Steven Spielberg called the film "the best of the Jaws ripoffs".

==Remakes==

Piranha was first remade in 1995; this version was also produced by Roger Corman and originally debuted on Showtime. It used footage from the original film for certain sequences.

Another remake of the 1978 film was directed by Alexandre Aja, who again worked with filmmaking partner Grégory Levasseur. The two worked on other genre films as well, including the 2006 remake, The Hills Have Eyes. Distributor Dimension Films' Bob Weinstein told Variety, "We will maintain the fun and thrilling aspects of the original film, but look forward to upping the ante with a modern-day twist." Piranha 3D was theatrically released in the United States on August 20, 2010, and is in 3D.

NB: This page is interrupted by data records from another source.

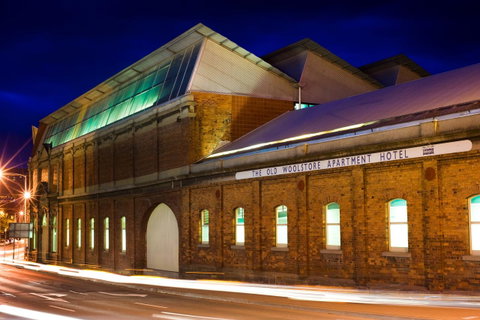 The Old Woolstore Apartment Hotel - Lismore Accommodation 0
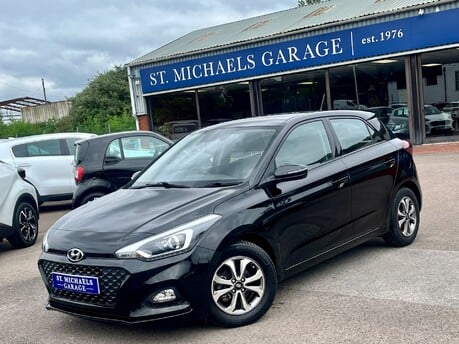 Hyundai i20 MPI SE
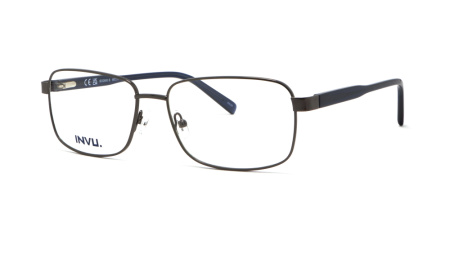 Изображение 1: Оправа для окулярів INVU IB32600 B 60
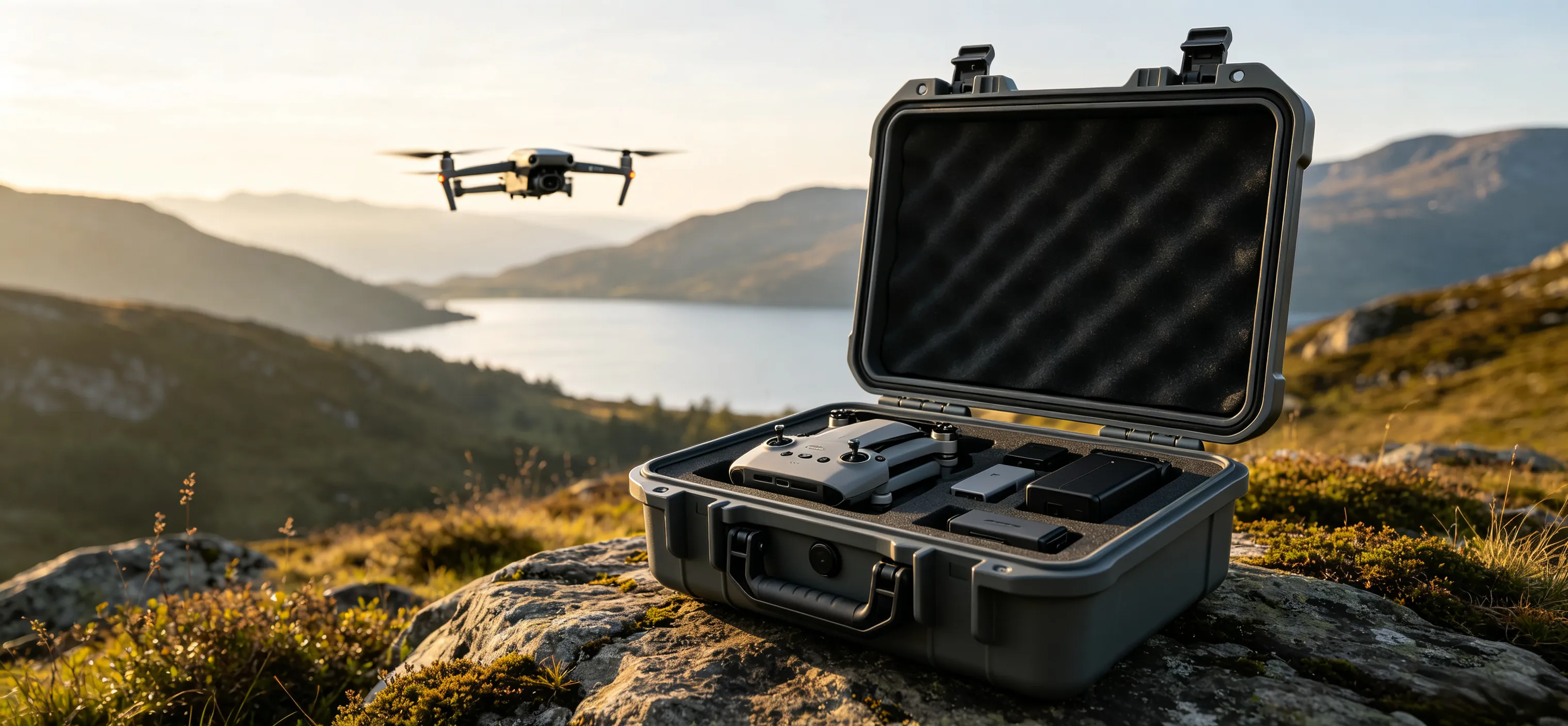 Drohnen & UAV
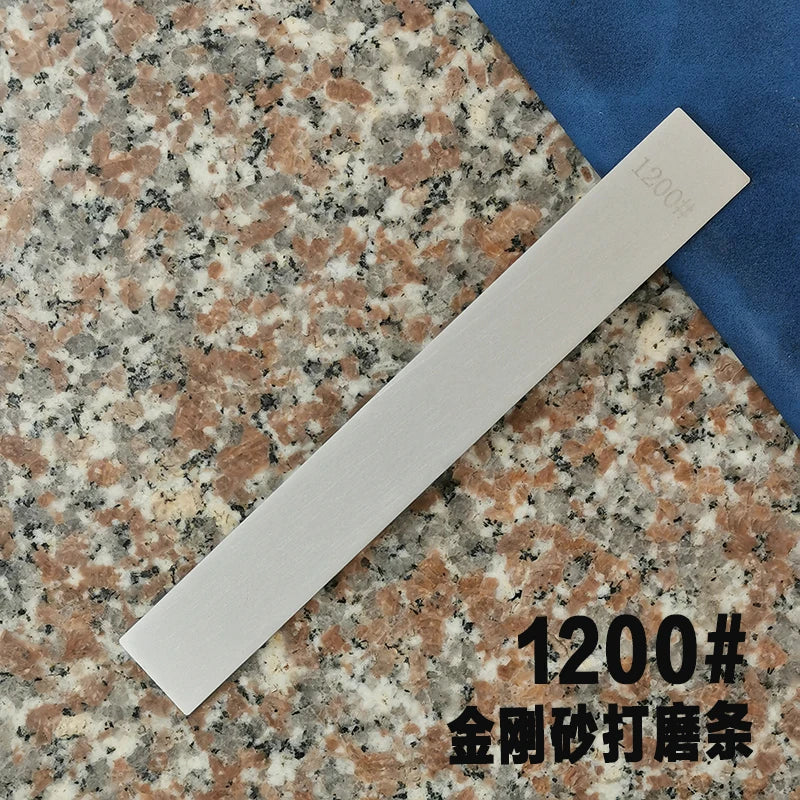 Diamond Stone No Base Bar Used Knife Sharpener Diamond Whetstone Grinding Stone Sharpening Stone Bars Kitchen Tool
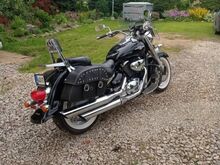 Suzuki intruder 39kw 2007a
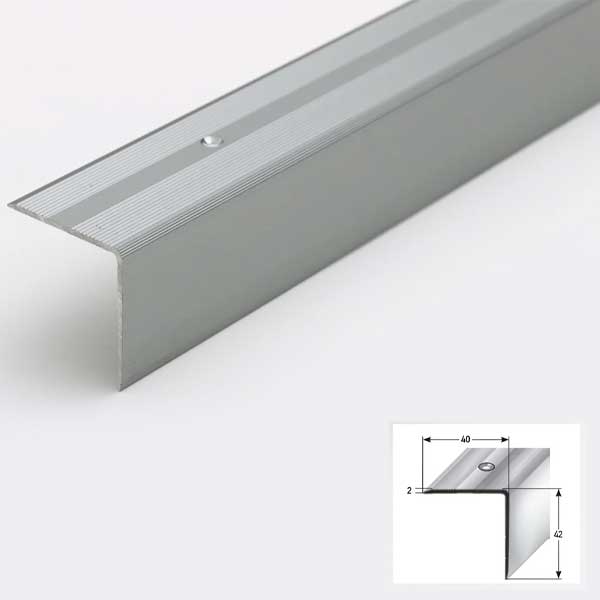 Stair Nosing Trim Anti Slip Safety Edge Cover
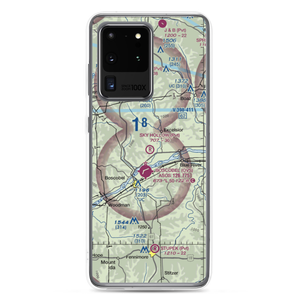 Sky Hollow Airport (WS91) VFR Sectional Samsung Case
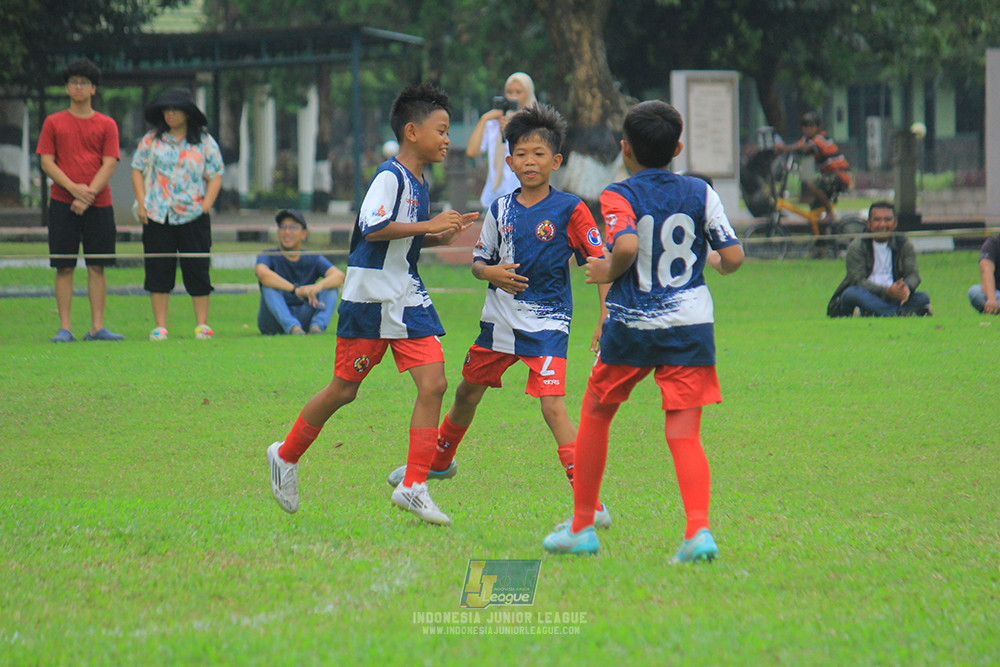 ijl u11 310526 binna banua fc vs brazillian ss senayan
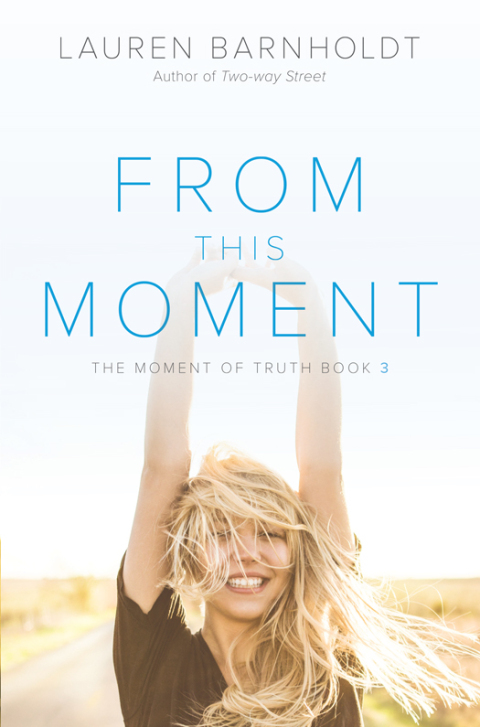 Cover image for book From This Moment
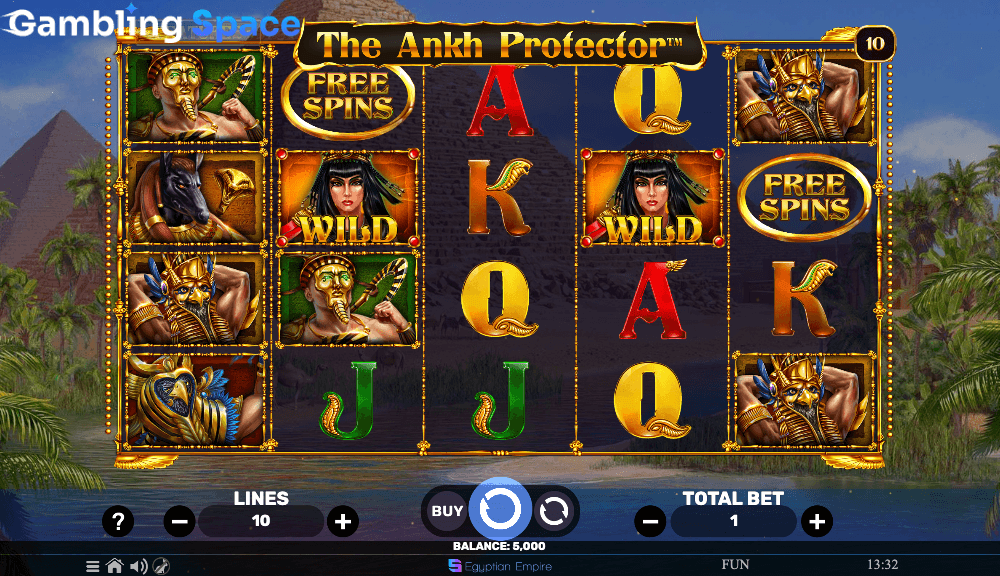 The Ankh Protector – Screenshot 2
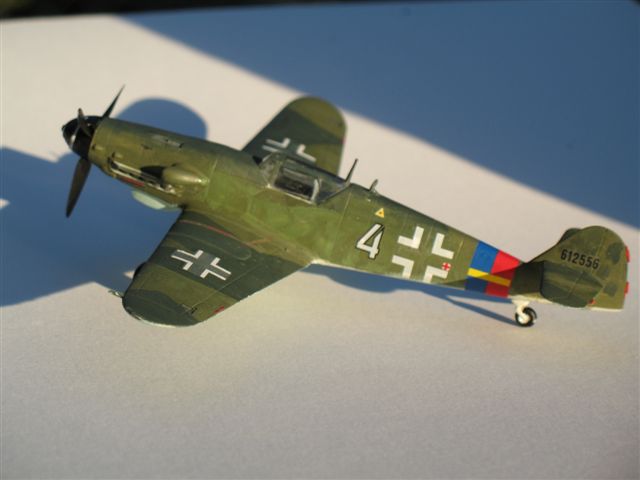 Messerschmitt Bf 109 G-10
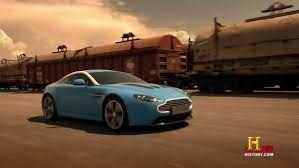 Top Gear Америка 1 сезон 2 серия - Слепой Дрифт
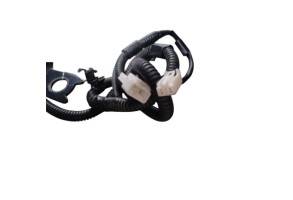 Attache ceinture avant droit TOYOTA YARIS 3 Photo n°4
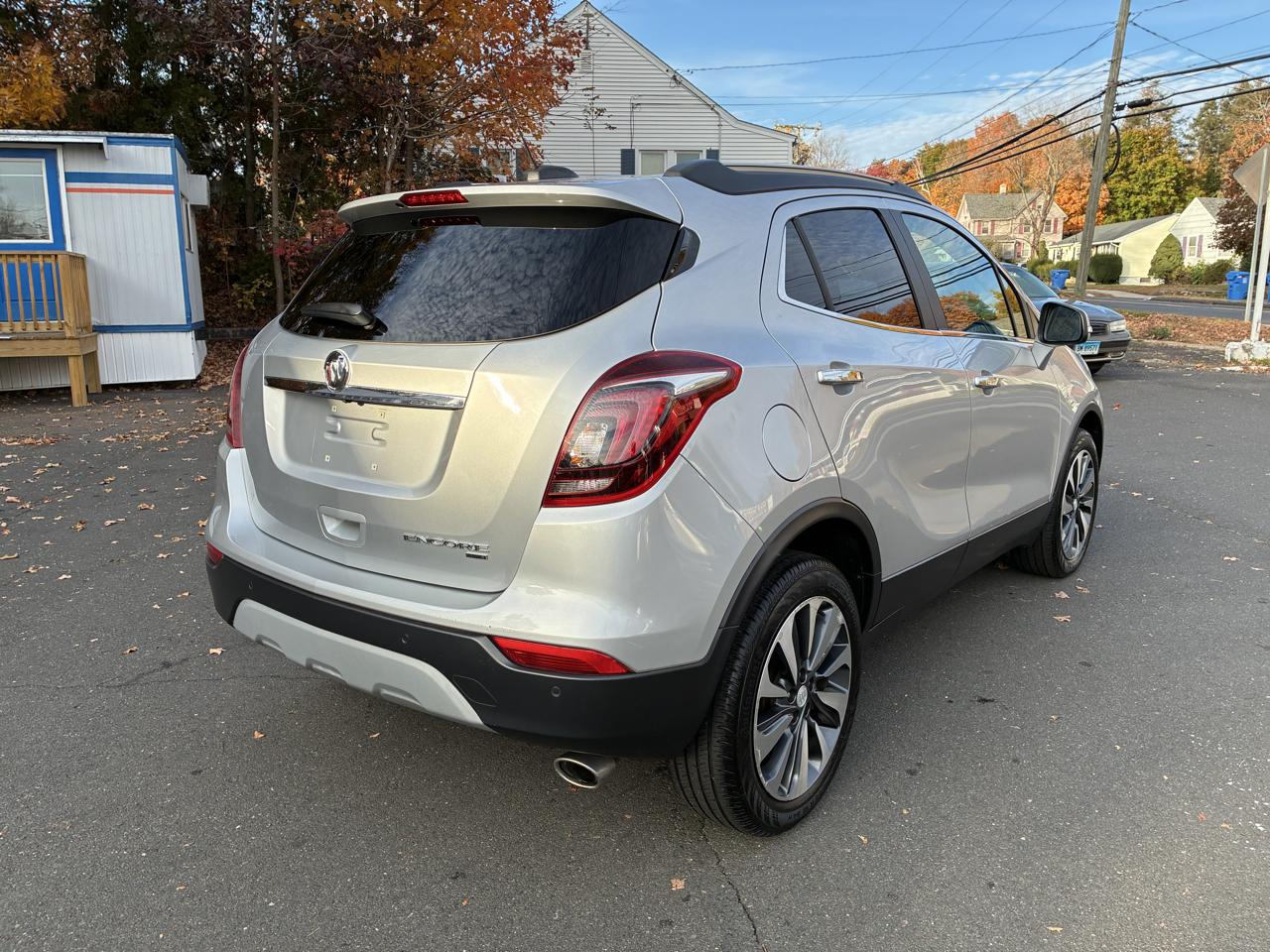 Buick Encore AWD 4dr Essence 2019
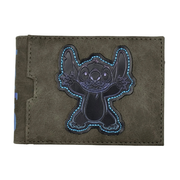 Cartera Stitch Clip Disney Original - Fan Army
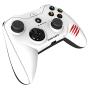 Apple Certified Mad Catz Micro C.T.R.L.i Mobile Gamepad and Game Controller Mfi Made for Apple TV, iPhone, and iPad - White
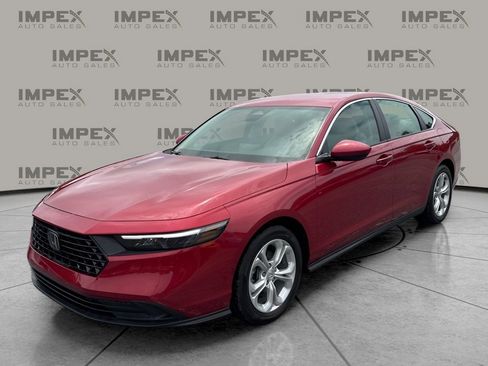 Used 2024 Honda Accord LX image 1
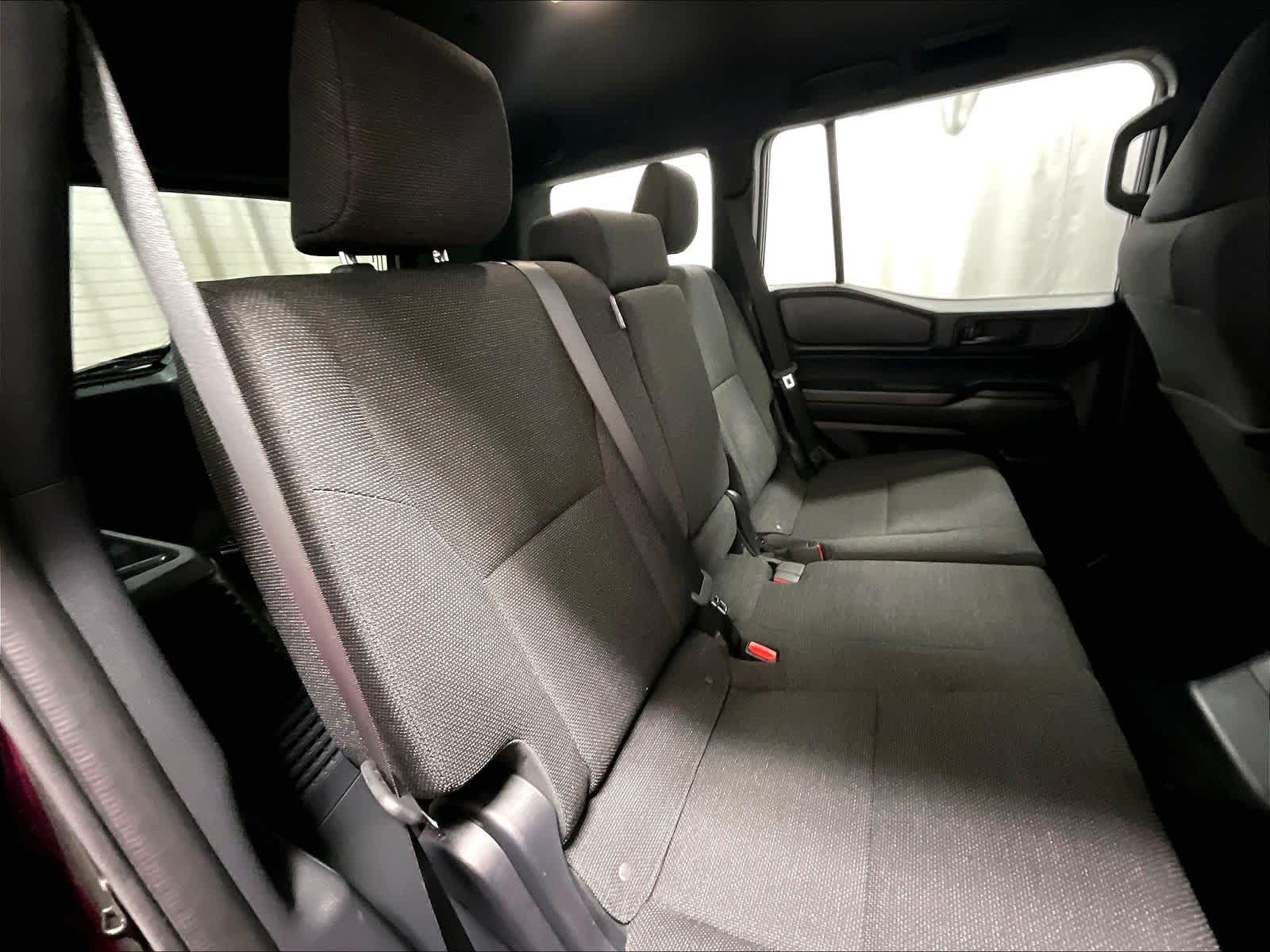 used 2024 Toyota Land Cruiser car, priced at $55,491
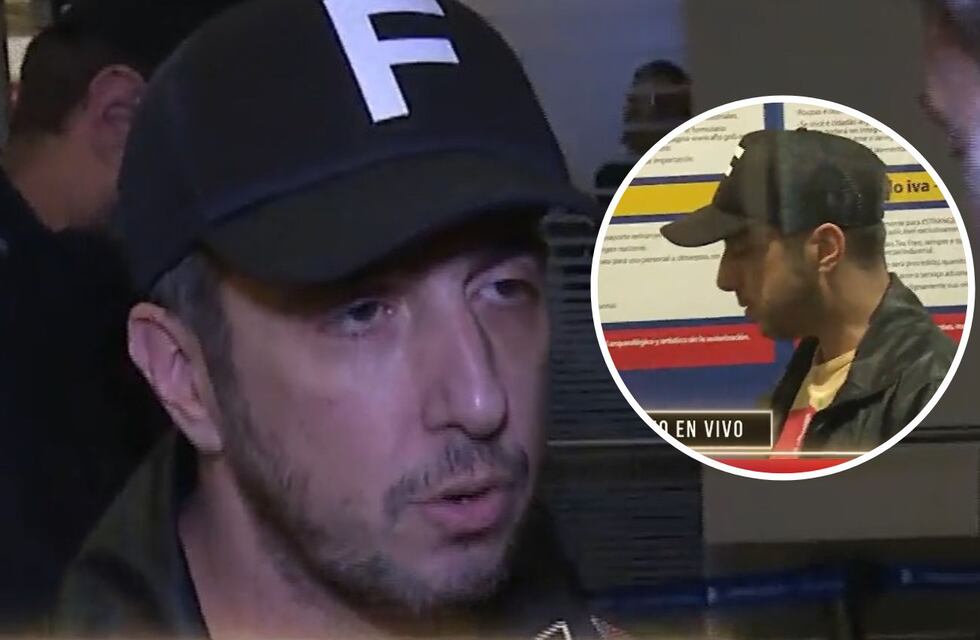 Jey Mammón se va del país tras la denuncia por abuso de Lucas Benvenuto: “Necesito descansar la cabeza”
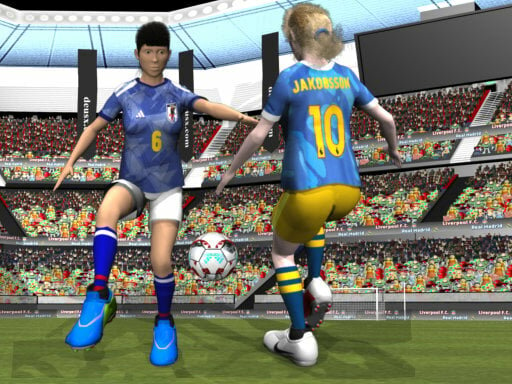 casual game:Womens World Cup 2023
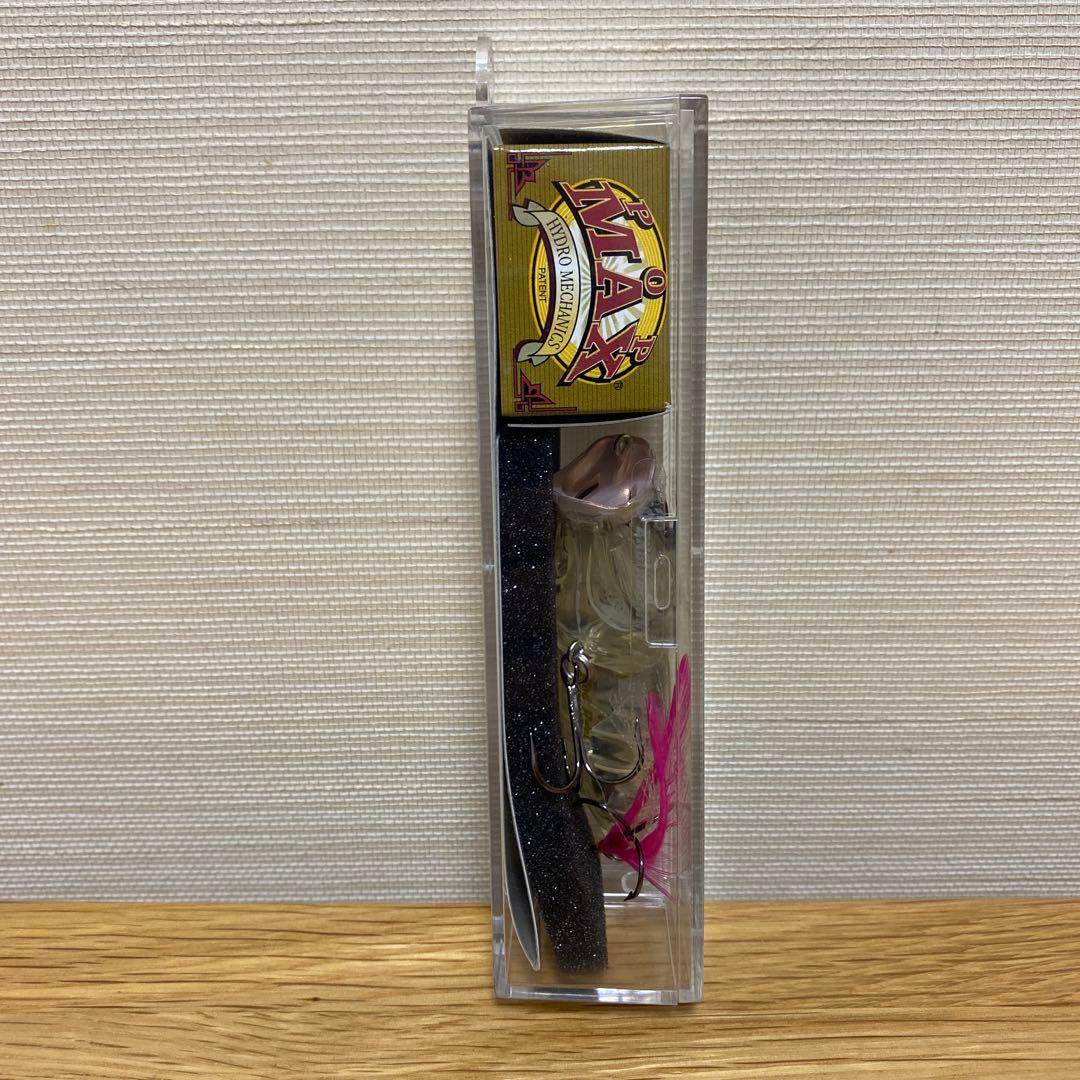 メガバス　限定　POP MAX ( POP MAPS )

Dimension had been developing the remake of the 1978 Joe Dante film Piranha for over a year. It intended to have Chuck Russell, who previously reworked the 1988 version of The Blob, direct the film before taking on Alexandre Aja. Aja intended to rewrite a previous script from Josh Stolberg and Pete Goldfinger. Aja explained, "My goal is not to remake Piranha, but to create a completely new adventure paying homage to all the creature films [...] I am very proud to follow the path of Joe Dante and James Cameron, and look forward to working with Greg Levasseur to write, produce, and direct such a fun and gory thrill ride." The film's cast includes Elisabeth Shue, Christopher Lloyd, Richard Dreyfuss, Adam Scott, and Jerry O'Connell.